Airstrikes by the Afghan National Security Forces (ANSF) and international military forces (IMF) and heavy artillery by the Afghan National Army (ANA) escalated as the NSAA attacked ANSF checkpoints, causing further displacement of civilians into remote and insecure areas. Humanitarian assistance has struggled to reach the most vulnerable displaced people. Despite the fact that humanitarian agencies are facing a number of dangerous challenges, from IEDs, to military operations and road closures, they have managed to reach a number of displaced families and provided aid.

There are, however, still other regions that have yet to receive any humanitarian assistance in weeks due to road closures and persistent fighting. In the province of Uruzgan, more than 10,500 people were displaced to Dehrawud District, where road blockages has left them stranded without humanitarian assistance. The World Food Programme (WFP), the United Nations Children’s Fund (UNICEF), the UN Refugee Agency (UNHCR), and NGOs have identified the urgent need for food, nutritional support, health care, and emergency shelter in the area.

“Whenever there’s fighting, the women and children are most affected. If the roads are closed, they face great difficulty to reach health facilities, braving unpaved roads along with mountainous terrain, it can take hours and even a day. Some areas are completely cut off from access to health care,” reported Dr. Zahir Khan, medical doctor with the International Medical Corps (IMC).

Donor governments have contributed over 101 million USD to the Common Humanitarian Fund (CHF) in Afghanistan since 2014. This year the CMF has already received 33.6 million USD. The donations are meant to strategically address the critical humanitarian needs in Afghanistan. The OCHA report further mentions that due to the increased in conflict displacement and civilian casualties in 2015 and 2016, the Humanitarian Coordinator and the CHF Advisory Board approved a 20 million USD allocation to reinforce emergency trauma services.

The report questions the humanitarian principle of impartiality. To assure that aid is not provided in favour of one party of the conflict over an other, humanitarian assistance must be provided to anybody in need of assistance, regardless of what side of the conflict they stand.

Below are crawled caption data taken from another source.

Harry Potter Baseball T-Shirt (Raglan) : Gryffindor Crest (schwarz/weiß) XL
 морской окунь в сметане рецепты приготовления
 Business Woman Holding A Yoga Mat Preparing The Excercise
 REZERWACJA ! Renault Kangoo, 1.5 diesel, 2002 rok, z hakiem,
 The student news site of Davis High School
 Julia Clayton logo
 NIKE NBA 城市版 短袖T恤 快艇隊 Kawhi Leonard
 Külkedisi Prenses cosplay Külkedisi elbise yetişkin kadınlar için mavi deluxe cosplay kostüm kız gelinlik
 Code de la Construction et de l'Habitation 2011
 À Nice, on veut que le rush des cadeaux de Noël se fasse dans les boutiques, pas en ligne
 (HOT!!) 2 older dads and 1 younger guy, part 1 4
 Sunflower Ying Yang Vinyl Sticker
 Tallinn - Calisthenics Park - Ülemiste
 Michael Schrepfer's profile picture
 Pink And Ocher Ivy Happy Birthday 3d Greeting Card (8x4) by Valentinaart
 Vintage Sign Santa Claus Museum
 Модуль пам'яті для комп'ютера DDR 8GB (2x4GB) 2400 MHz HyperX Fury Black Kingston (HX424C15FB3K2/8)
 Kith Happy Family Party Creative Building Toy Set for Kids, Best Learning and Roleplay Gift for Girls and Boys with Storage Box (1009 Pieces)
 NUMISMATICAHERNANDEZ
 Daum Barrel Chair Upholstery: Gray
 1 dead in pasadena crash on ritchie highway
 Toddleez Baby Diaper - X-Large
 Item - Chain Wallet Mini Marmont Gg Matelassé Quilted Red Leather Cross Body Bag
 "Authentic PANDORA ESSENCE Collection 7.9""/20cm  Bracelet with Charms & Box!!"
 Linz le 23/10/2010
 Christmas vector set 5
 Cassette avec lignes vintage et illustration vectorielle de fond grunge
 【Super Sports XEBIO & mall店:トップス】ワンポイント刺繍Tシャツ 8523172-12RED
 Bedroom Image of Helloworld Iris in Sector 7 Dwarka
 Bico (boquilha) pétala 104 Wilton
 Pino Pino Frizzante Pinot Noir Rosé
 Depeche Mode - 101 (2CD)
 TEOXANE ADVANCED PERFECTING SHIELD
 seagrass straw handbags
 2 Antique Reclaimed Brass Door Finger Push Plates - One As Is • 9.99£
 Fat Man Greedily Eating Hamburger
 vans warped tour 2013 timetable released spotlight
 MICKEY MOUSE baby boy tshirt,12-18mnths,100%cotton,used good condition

From reports on conflict internally displaced persons, OCHA found that 25 per cent of those people are located in “inaccessible areas.” It appears that UN agencies and NGOs have the means and access to assist displaced persons in urban areas, while more rural and remote regions account for the “inaccessible areas.” The report acknowledges that with no sign of the conflict abating, there is an essential need for a more impartial assessment and delivery approach to conflict internally displaced persons. The OCHA calls on opinions and comments on how to address the issue of impartiality, while considering the fair representation of all the displaced, and assess the aid delivery and access efforts.